* _Source material_:

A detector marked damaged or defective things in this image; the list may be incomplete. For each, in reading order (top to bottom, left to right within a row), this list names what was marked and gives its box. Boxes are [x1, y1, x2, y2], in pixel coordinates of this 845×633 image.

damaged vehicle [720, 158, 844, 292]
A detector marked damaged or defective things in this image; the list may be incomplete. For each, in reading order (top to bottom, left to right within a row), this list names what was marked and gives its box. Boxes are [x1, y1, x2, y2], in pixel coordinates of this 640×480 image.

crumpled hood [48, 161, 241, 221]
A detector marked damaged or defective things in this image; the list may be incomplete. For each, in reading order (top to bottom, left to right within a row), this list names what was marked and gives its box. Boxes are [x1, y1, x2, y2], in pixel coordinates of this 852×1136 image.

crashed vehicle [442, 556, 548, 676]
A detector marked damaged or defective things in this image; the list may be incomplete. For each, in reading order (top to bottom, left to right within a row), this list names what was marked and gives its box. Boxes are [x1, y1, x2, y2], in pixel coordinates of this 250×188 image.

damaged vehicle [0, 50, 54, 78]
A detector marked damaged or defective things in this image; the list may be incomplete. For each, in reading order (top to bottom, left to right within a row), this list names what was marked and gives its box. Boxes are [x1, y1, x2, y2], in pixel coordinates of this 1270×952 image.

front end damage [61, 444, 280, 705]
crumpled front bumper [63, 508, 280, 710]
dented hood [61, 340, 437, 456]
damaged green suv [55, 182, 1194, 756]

* _Task objective_:
Format every line of the material above as a Markdown table with two columns, Row and Line, numbering the rows in order and omitting blank lines.

* _Written solution_:
| Row | Line |
|---|---|
| 1 | A detector marked damaged or defective things in this image; the list may be incomplete. For each, in reading order (top to bottom, left to right within a row), this list names what was marked and gives its box. Boxes are [x1, y1, x2, y2], in pixel coordinates of this 845×633 image. |
| 2 | damaged vehicle [720, 158, 844, 292] |
| 3 | A detector marked damaged or defective things in this image; the list may be incomplete. For each, in reading order (top to bottom, left to right within a row), this list names what was marked and gives its box. Boxes are [x1, y1, x2, y2], in pixel coordinates of this 640×480 image. |
| 4 | crumpled hood [48, 161, 241, 221] |
| 5 | A detector marked damaged or defective things in this image; the list may be incomplete. For each, in reading order (top to bottom, left to right within a row), this list names what was marked and gives its box. Boxes are [x1, y1, x2, y2], in pixel coordinates of this 852×1136 image. |
| 6 | crashed vehicle [442, 556, 548, 676] |
| 7 | A detector marked damaged or defective things in this image; the list may be incomplete. For each, in reading order (top to bottom, left to right within a row), this list names what was marked and gives its box. Boxes are [x1, y1, x2, y2], in pixel coordinates of this 250×188 image. |
| 8 | damaged vehicle [0, 50, 54, 78] |
| 9 | A detector marked damaged or defective things in this image; the list may be incomplete. For each, in reading order (top to bottom, left to right within a row), this list names what was marked and gives its box. Boxes are [x1, y1, x2, y2], in pixel coordinates of this 1270×952 image. |
| 10 | front end damage [61, 444, 280, 705] |
| 11 | crumpled front bumper [63, 508, 280, 710] |
| 12 | dented hood [61, 340, 437, 456] |
| 13 | damaged green suv [55, 182, 1194, 756] |